Task item = Reproduce the listing below exactly, except for its pictures.
[Exercise data Boundary: Start]
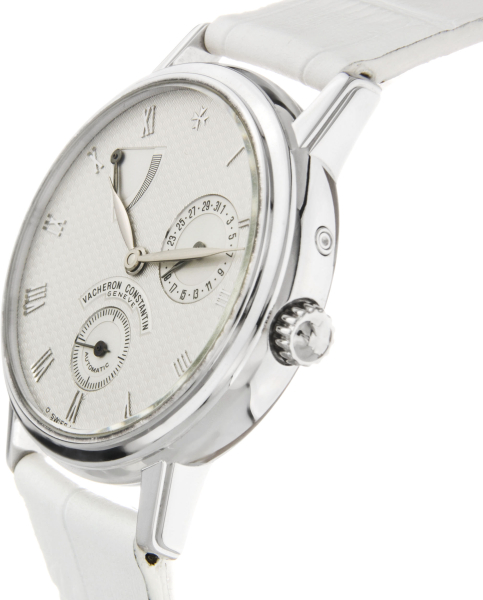 Vacheron Constantin Patrimony 47200/1 Vacheron Constantin Patrimony 47200/1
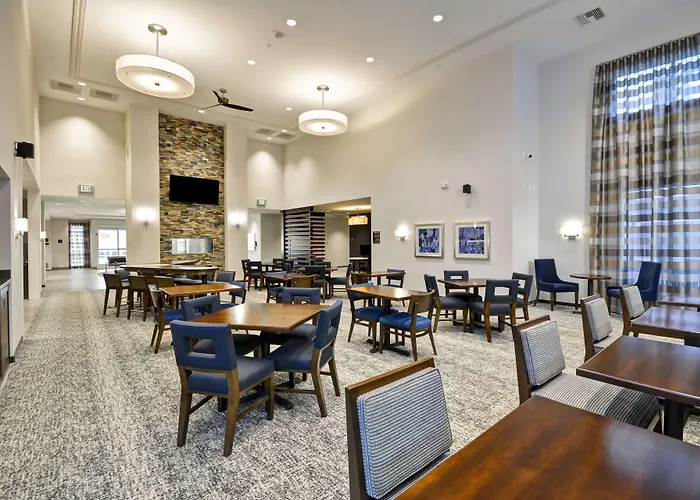 Homewood By Hilton Phoenix Asu Area 3*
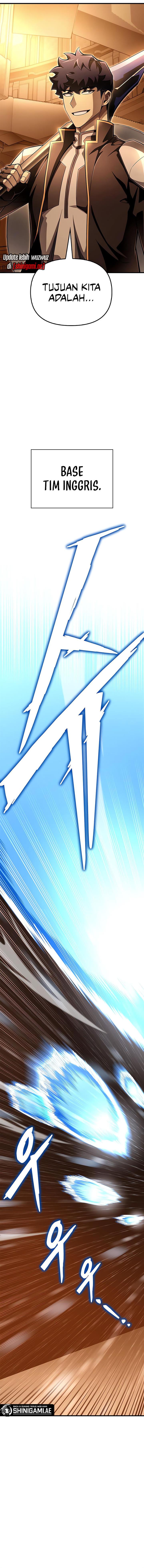 Superhuman Battlefield Chap 72 - Next Chap 73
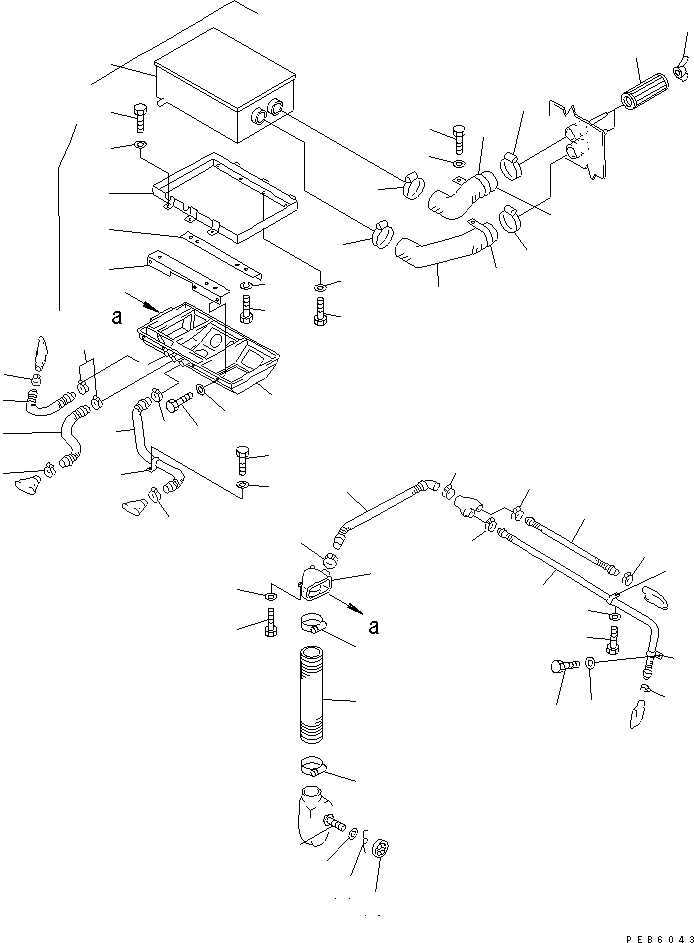 husqvarna yth23v48 parts diagram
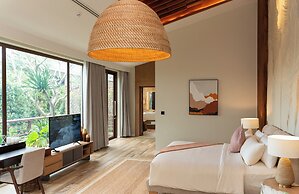 Samanea Wellness Resort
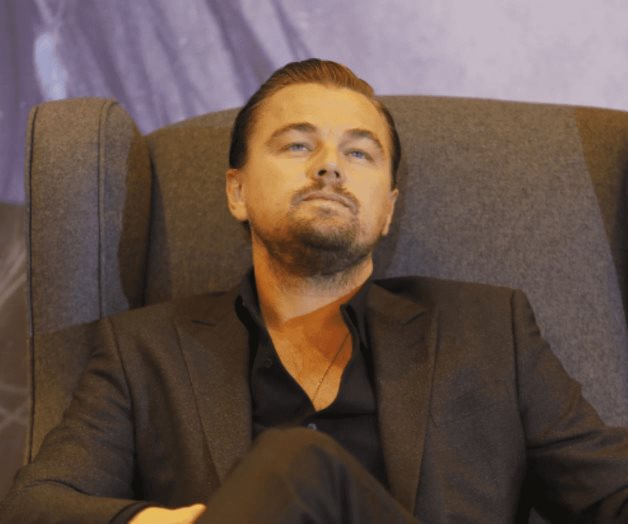 Señalan a DiCaprio por ser eco hipócrita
[Exercise data Boundary: End]
Completed exercise =
 Vacheron Constantin Patrimony 47200/1 Vacheron Constantin Patrimony 47200/1
 Homewood By Hilton Phoenix Asu Area 3*
 Superhuman Battlefield Chap 72 - Next Chap 73
 husqvarna yth23v48 parts diagram
 Samanea Wellness Resort
 Señalan a DiCaprio por ser eco hipócrita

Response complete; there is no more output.